▶ [TEXT SHOWN]:
• • • • • • •

But audiences know it all the same, on the preconscious level that supports instinctive reasoning, and familiarity—even if only a fan's familiarity—with the conventions of both musicals and murder mysteries.
And that's what keeps Curtains boxed in, and keeps the viewer's blood from racing. The show is never a transcendent experience because on a fundamental level it simply can't be. In fulfilling its own assignment it confronts its limitations.
So what's left it how the creative team operates within that reach.
And here, as I said, is where Curtains is a real curiosity. For within the score—originally written by the legendary team of composer John Kander and his late partner lyricist Fred Ebb, finished and refined by Kander and librettist Rupert Holmes providing additional lyrics—and the book—originally written by the late Peter Stone, taken over and (re?-)realized by Holmes—there is almost nothing fresh. The impact of the songs is a mild one, most are shadows of far superior songs written for far superior shows, some of them by Kander & Ebb themselves. And the genre archetypes are likewise a rehash. There's not a single character spun uniquely enough to create genre iconography—only to honor signature icons of the past, and at times to mildly lampoon them. (Actually, to be fair, lieutenant Cioffi has a few genial personality tics—but they inform a nice, smart man who's decent company, not a driven, deductive bloodhound. Despite David Hype Pierce's charming portrayal, he's not as high octane a personality as Columbo or Nero Wolfe or Mike Hammer or Rockford or Ironside or Lew Archer—or even the high-kitsch Ed Noon or the high camp Inspector Closeau or the cozy Jessica Fletcher. Then again—the show doesn't seem to want one.)

• • • • • • •

▶ [SOURCE MATERIAL]:
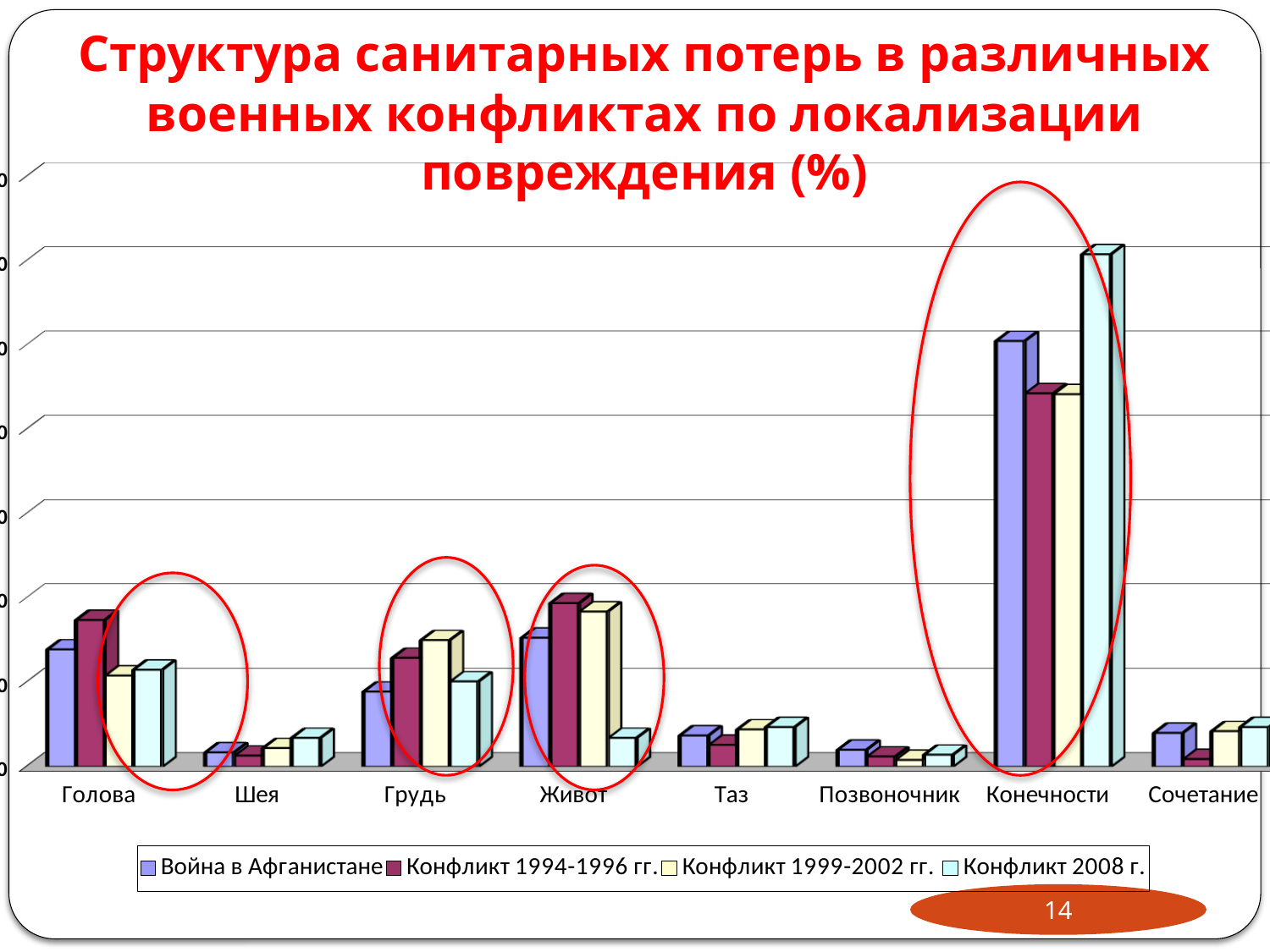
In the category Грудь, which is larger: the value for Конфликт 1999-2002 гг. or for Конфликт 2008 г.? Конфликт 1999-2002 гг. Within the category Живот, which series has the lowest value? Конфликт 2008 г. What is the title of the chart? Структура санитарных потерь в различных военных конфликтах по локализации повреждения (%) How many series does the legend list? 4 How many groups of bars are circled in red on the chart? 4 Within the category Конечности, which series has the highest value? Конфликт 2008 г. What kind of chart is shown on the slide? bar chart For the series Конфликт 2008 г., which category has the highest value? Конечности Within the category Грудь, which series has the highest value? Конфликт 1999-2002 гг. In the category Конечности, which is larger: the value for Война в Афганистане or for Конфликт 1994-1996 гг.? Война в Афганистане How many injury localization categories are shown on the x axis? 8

• • • • • • •

▶ [PROBLEM DESCRIPTION]: Reproduce everything in the review from "And that's what" down to "confronts its limitations.", renaming "boxed in" as "hemmed in". The review doesn't depend on any of the data.

▶ [TASK ANSWER]:
And that's what keeps Curtains hemmed in, and keeps the viewer's blood from racing. The show is never a transcendent experience because on a fundamental level it simply can't be. In fulfilling its own assignment it confronts its limitations.